Last week, in a string of now-deleted tweets, he fired back at some online criticism about him, his teammates and his team.
Why did he do it?
He had heard and read the slander being directed toward the Utah bench unit all season, and he felt it was time he stood up for himself.
Last week, he responded online. On Thursday, he responded on the court.
Niang had his best game of the season during Utah’s 102-98 win in Chicago. He scored 11 points, was 3 of 5 from 3-point range, and finished with a team-high plus-19. Sure, plus/minus is far from a perfect stat and features a lot of noise, but, still, plus-19 is nothing to ignore during a four-point win.
“Georges played out of his mind,” Donovan Mitchell said.
It was the kind of performance that Utah Jazz executives were hoping for — maybe even expecting — when they opted to waive Jeff Green. That move meant more time for Niang as a stretch four. Against the Bulls, he showed how valuable he could be in that role.
“Getting Georges more minutes at the four and see where that helps with the bench production,” Jazz general manager Justin Zanik said following the moves. “And whatever Quin (Snyder) chooses to mix and match with those rotations and outlook so it'll be a little bit of an exploratory period here of what works.”
Since the roster moves, Niang has shot 8 of 14 from 3-point range.
His first 3 on Thursday gave the Jazz their first lead of the game after a terribly slow start. He then hit back-to-back triples in the third quarter to help the Jazz get some separation. But it was more than just the made shots. Niang is now shooting nearly 42% from deep this season. That means spacing for everyone else.
Niang wasn’t the only one to have a big game off the bench. Jordan Clarkson scored 12 points, continuing to look like the player the Jazz hoped he would be.

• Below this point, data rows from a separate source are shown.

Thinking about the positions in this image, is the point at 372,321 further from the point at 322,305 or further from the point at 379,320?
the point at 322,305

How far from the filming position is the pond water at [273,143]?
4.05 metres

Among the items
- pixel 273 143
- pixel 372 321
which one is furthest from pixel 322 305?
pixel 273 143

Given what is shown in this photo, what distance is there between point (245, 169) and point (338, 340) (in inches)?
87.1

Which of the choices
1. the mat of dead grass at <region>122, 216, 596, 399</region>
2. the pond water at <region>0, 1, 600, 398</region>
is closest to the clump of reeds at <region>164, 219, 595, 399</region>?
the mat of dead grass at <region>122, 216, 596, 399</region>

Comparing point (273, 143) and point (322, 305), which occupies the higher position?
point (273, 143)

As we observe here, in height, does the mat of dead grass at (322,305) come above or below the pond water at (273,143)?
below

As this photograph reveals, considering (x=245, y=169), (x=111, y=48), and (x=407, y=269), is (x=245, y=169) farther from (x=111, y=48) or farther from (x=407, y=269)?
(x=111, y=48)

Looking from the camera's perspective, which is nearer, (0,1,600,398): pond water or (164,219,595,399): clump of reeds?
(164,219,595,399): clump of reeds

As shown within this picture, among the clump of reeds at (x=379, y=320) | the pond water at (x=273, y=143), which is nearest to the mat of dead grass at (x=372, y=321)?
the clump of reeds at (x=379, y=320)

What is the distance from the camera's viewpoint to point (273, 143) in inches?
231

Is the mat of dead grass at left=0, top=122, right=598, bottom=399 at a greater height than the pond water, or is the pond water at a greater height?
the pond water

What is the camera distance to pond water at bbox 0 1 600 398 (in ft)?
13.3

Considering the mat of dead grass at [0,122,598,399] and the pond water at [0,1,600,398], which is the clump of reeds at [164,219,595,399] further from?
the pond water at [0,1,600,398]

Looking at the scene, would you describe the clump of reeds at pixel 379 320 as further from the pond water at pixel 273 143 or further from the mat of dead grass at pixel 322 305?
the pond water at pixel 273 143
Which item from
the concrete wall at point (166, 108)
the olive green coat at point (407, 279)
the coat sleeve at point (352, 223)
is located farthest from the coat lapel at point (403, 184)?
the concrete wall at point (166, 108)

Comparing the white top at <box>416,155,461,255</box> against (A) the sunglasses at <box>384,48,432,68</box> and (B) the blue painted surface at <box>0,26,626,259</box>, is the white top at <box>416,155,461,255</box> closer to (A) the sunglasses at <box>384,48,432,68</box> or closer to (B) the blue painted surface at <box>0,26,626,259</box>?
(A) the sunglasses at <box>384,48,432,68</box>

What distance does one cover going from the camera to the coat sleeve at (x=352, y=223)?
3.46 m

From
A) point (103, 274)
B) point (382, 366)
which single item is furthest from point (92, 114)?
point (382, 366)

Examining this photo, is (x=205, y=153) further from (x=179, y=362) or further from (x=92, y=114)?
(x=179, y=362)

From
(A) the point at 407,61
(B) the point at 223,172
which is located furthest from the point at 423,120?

He is now averaging 16.0 points on 47% shooting in his first four games with Utah, providing a much-needed spark.
Tony Bradley has taken hold of the backup center minutes, finishing with 6 points and seven rebounds on Thursday. And Emmanuel Mudiay had 7 points, two assists and two steals.
Utah’s bench outscored Chicago’s 36-23, and that type of production was noticed by the starters.
“Georges coming in and doing his thing,” Mitchell said. “Tony coming in — I looked and he had like 6 points, but it didn’t feel like 6. It was a crucial 6.”
In a 4-point game, everything seems a little more crucial. And having a bench that can make those types of plays is critical for a team with as high as aspirations as the Jazz have.
“Georges Niang hit some big shots and did a terrific job. … We had a lot of lifts from different guys,” Snyder said. “Emmanuel came in and gave us some really good minutes. Tony Bradley as well. He was able to rebound the ball and finish on the other end. Jordan, if you ask him, he probably didn’t play his best game, but being aggressive from 3 and knocking down a few 3s. Everybody did something at a given time to help us win the game.”
That hasn’t often been the case with the Jazz bench this season. But that might just be changing.